Tarea 1 ▸ Indique cuántas líneas del listado contienen la palabra "Giemsa". Responda únicamente con la cifra.

Texto seleccionado ▸
EL GENOCIDIO EN EL SUR DE CHILE QUE LA
HISTORIA OFICIAL INTENTÓ ESCONDER
Por Hector Cossio
8 agosto, 2014
El año pasado el historiador español José Luis
Alonso Marchante encontró en la Biblioteca Nacional de España el texto original
de Treinta años en Tierra del Fuego,
del misionero salesiano, gran naturalista y expedicionario Alberto de Agostini. Con este libro en sus manos, el historiador
comprobó que en las actuales reediciones del texto, incluida la realizada el
2013, faltaban párrafos y no cualquiera. En los textos censurados, el misionero
era implacable: la extinción del pueblo selk’nam en la Patagonia chilena y argentina no
fue obra de su “ignorante glotonería”, “guerra entre tribus” o producto de su
“miserable contextura física”, como dictó durante muchos años la historia
oficial, sino que producto del exterminio y la cacería, ordenada por un solo
hombre: José Menéndez, el gran latifundista del extremo sur de Chile.
“Exploradores, estancieros y soldados no
tuvieron escrúpulos en descargar sus máuser contra los infelices indios, como
si se tratase de fieras o piezas de caza”, reza uno de los párrafos censurados
(De Agostini, 1929: 244).
Este hallazgo junto a otros importantes
testimonios se encuentran contenidos en el libro Menéndez. Rey de la Patagonia
(Editorial Catalonia), recientemente lanzado en Chile y que, según
historiadores expertos en La Patagonia, como Osvaldo Bayer, vendría siendo “el libro definitivo sobre la verdad
ocurrida en el sur chileno y argentino”.
“Hubo
dos cosas que me impactaron en la investigación: el genocidio de todo un pueblo
(los selk’nam) en pleno Siglo XX y la trágica suerte de los obreros (también
masacrados) que trabajan en esas estancias”, dice Alonso Marchante, casi al
comienzo de la conversación con Cultura + Ciudad, en la que explica sin eufemismos
la naturaleza de la responsabilidad criminal de quien fuera también el abuelo
de Enrique Campos Menéndez, el escritor favorito de Pinochet y redactor de los
bandos militares del Golpe.
LA CENSURA
La censura en el texto de De Agostini, explica
Alonso Marchante, fue más bien una autocensura que el religioso aplicó a sus
libros luego que la Congregación fuera presionada por el poder de Menéndez para
cambiar la historia y exculpar de la masacre al más grande latifundista del sur
de Chile, quien acumulara una de las más grandes fortunas de América Latina con
el comercio lanero.
“Los primeros salesianos no negaban las
matanzas, los primeros, como Faganno y De Agostini, fue gente que estuvo en el
terreno, que levantó las misiones de la nada, y en sus diarios publicaba cómo
se estaban exterminando a los indígenas. Ocurre que después hubo un cambio en
la historiografía de los salesianos. Los que vienen después ya están sometidos
al poder económico de los Menéndez, entonces ahí se reescribe la historia de la
colonización, y ahí sostienen que los indios simplemente desaparecen sin que
mediaran los estancieros”, explica Alonso.

Tarea 2 ▸ Traduzca al inglés esta oración del texto sobre el exterminio de los selk'nam: "Ocurre que después hubo un cambio en la historiografía de los salesianos."

Datos proporcionados ▸
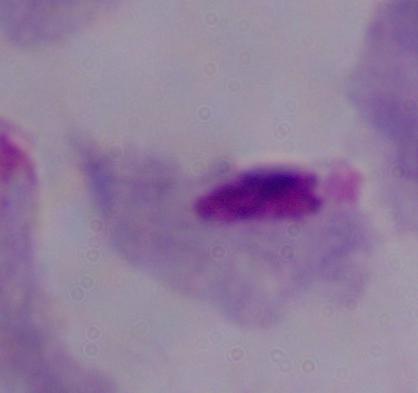
A trichomonad is shown. Photomicrograph. 1000x magnification.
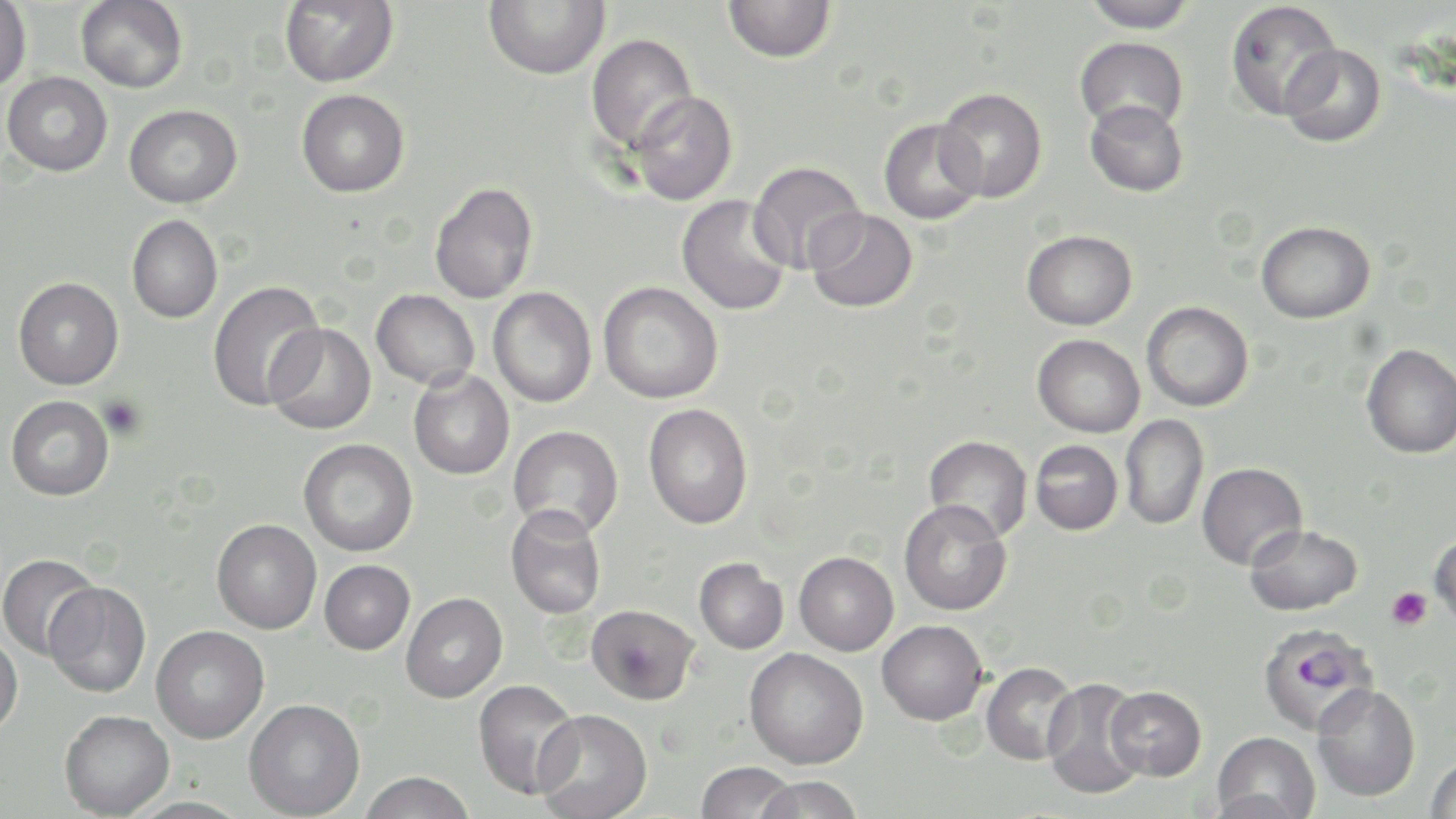
Summary:
  - Coordinate format: approximate bounding boxes as (x1,y1)-(x2,y2) corner pairs in pixels
  - Plasmodium falciparum-infected red blood cell locations: (1258,623)-(1380,737)
  - Uninfected red blood cell locations: (76,0)-(188,93), (279,0)-(398,88), (483,0)-(610,80), (723,0)-(835,63), (1081,0)-(1199,33), (0,1)-(32,91), (1225,1)-(1342,120), (586,33)-(697,154), (1075,36)-(1189,134), (1280,44)-(1387,148), (3,71)-(113,176), (936,88)-(1047,203), (296,89)-(409,197), (628,91)-(737,206), (1085,100)-(1188,197), (124,104)-(242,209), (878,118)-(985,224), (748,161)-(866,274), (429,182)-(538,304), (677,195)-(792,316), (806,208)-(918,313), (126,215)-(223,323), (1256,221)-(1375,323), (1022,230)-(1137,330), (13,277)-(124,390), (207,280)-(325,410), (598,281)-(723,404), (488,287)-(597,408), (371,289)-(479,389), (1142,301)-(1253,412), (265,323)-(376,435), (1032,334)-(1145,438), (1361,343)-(1456,459), (409,370)-(514,480), (6,395)-(114,501), (643,404)-(752,529), (1120,414)-(1209,530), (508,424)-(623,539), (924,436)-(1033,542), (298,438)-(418,556), (1030,440)-(1123,535), (1196,462)-(1307,570), (899,499)-(1012,616), (505,505)-(606,619), (212,519)-(322,634), (1244,523)-(1362,616), (1430,534)-(1456,631), (794,552)-(898,655), (0,553)-(101,660), (694,557)-(788,654), (319,560)-(415,655), (44,581)-(151,698), (401,592)-(507,703), (587,604)-(699,705), (877,620)-(987,724), (151,625)-(269,743), (0,632)-(23,737), (744,648)-(868,769), (981,662)-(1079,765), (1042,677)-(1150,799), (473,679)-(582,800), (1311,684)-(1421,801), (1106,685)-(1207,780), (244,698)-(365,819), (59,709)-(174,818), (533,709)-(653,819), (1211,731)-(1320,819), (1425,756)-(1456,819), (695,762)-(798,818), (359,771)-(476,818), (753,775)-(865,819), (123,797)-(253,818)
  - Platelet locations: (100,396)-(146,439), (1387,587)-(1431,630)
  - Slide-level diagnosis: Plasmodium falciparum
  - Stain: May-Grünwald-Giemsa
  - Preparation: thin blood film
  - Image size: 1456×819 pixels
  - Modality: optical microscopy
  - Magnification: 1000x
  - Field of view: single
Identify the parasite.
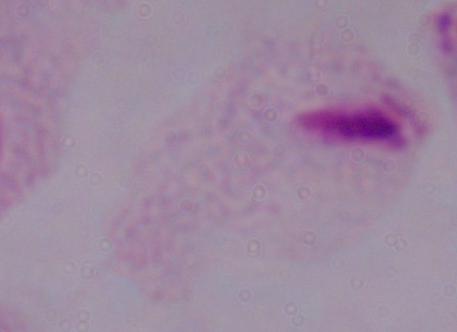

This is a trichomonad.

Captured at 1000x magnification. Micrograph.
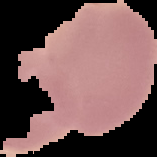

Summary:
  - Image type: cell region segmented out of the field of view; surrounding area masked to black
  - Result: no Plasmodium parasites seen
  - Image size: 157×157 pixels
  - Preparation: thin blood smear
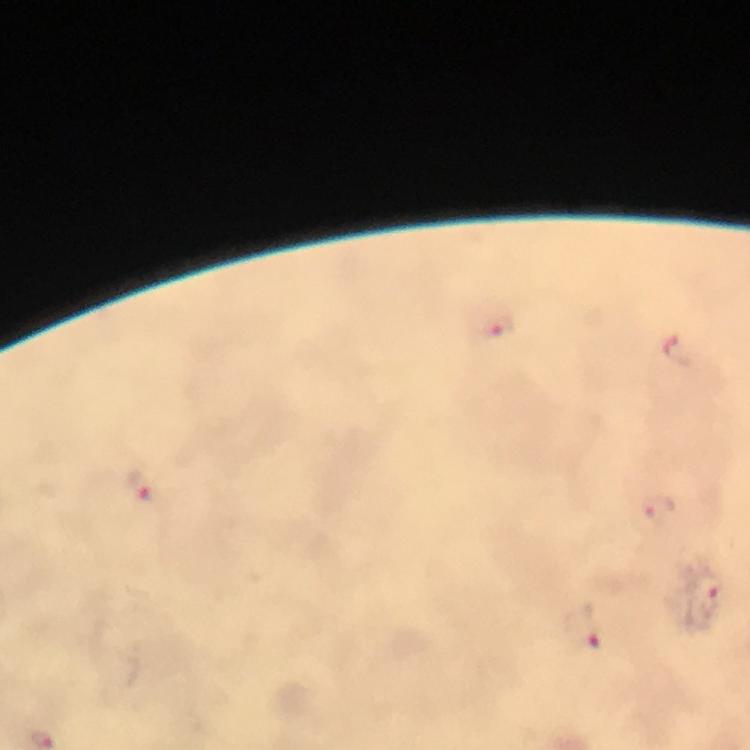
stain = Giemsa
cropped from = one field of view
immersion oil = applied
capture = smartphone camera through the microscope
malaria parasite locations = approximate centers as {x, y} in pixels: {498, 329}, {138, 486}, {659, 507}, {705, 587}, {584, 628}
image size = 750×750 pixels
preparation = thick blood smear
context = from a diagnostic examination for malaria
magnification = 100x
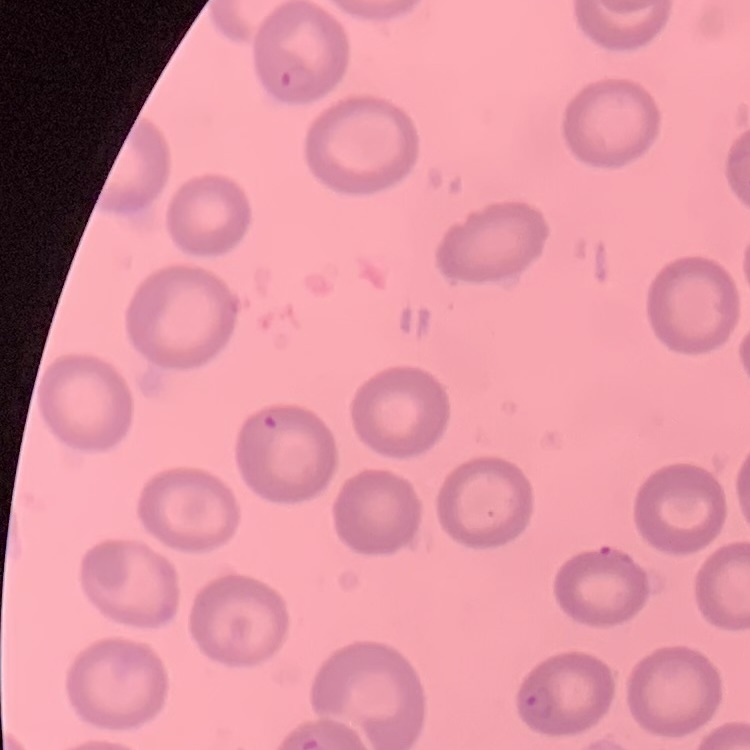
{
  "erythrocyte_morphology": "no rouleaux formation",
  "image_type": "square crop of a larger photomicrograph",
  "stain": "Field's or Giemsa",
  "preparation": "thin blood film"
}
Give the position of every leukocyte visible.
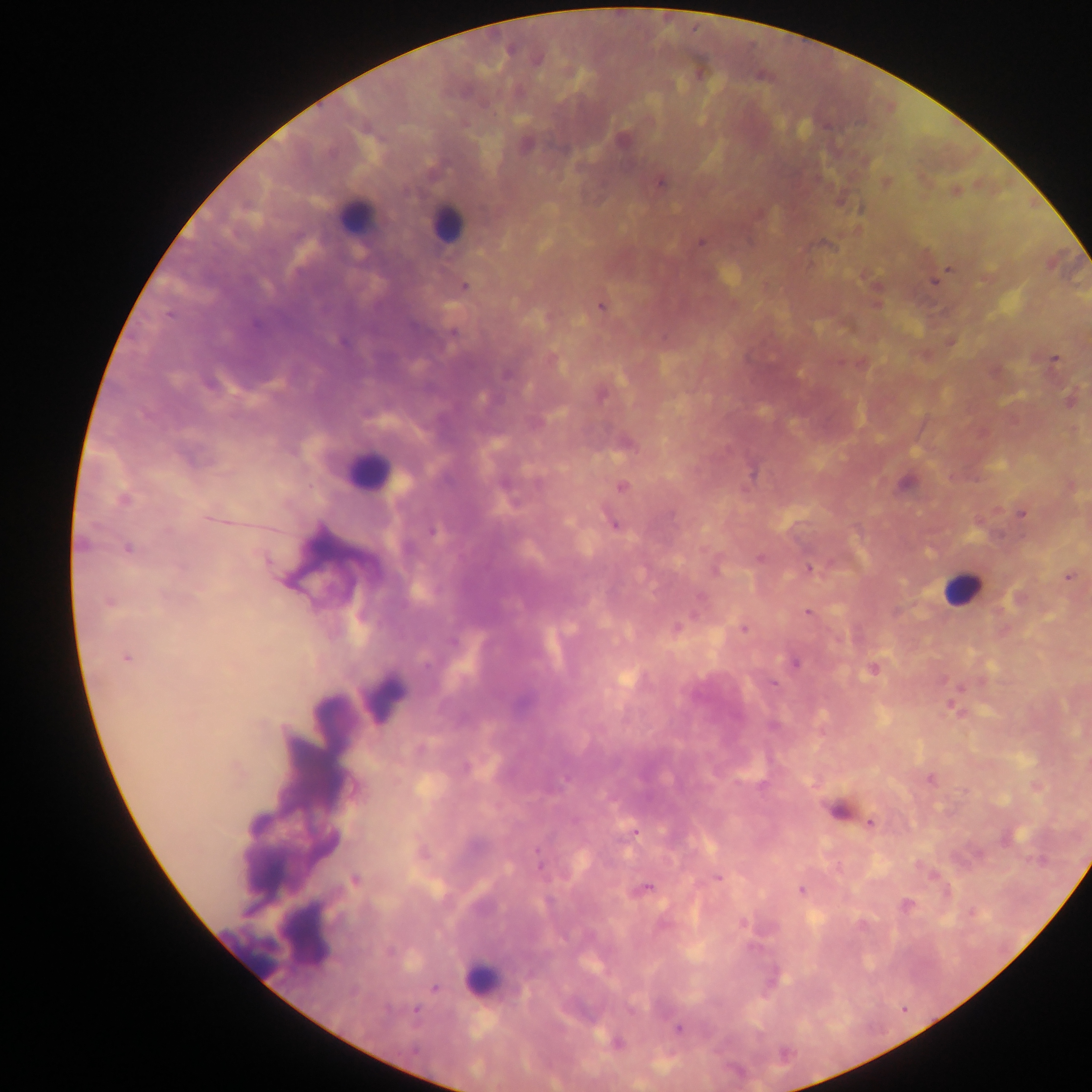

Approximate centers as x y in pixels.
Leukocytes: 352 210; 446 219; 370 470; 958 591; 482 981.

Malaria parasite locations: 623 139; 659 183; 701 241; 357 250; 948 269; 932 282; 465 284; 599 306; 1054 358; 551 360; 622 487; 122 499; 1021 512; 210 519; 612 520; 127 549; 759 556; 809 567; 1068 576; 281 579; 109 601; 698 607; 809 611; 676 627; 744 627; 127 659; 425 663; 795 663; 872 670; 774 683; 949 705; 871 822; 634 830; 716 876; 353 880; 645 890; 801 890; 906 903; 972 911; 742 923; 861 924; 679 1028. Image is 1092×1092 pixels. Thick blood film. Collected in Ghana. Single field of view. Photographed through a microscope with a mobile-phone camera.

Respuesta 1 ▸ 3

Respuesta 2 ▸ It so happens that later there was a change in the historiography of the Salesians.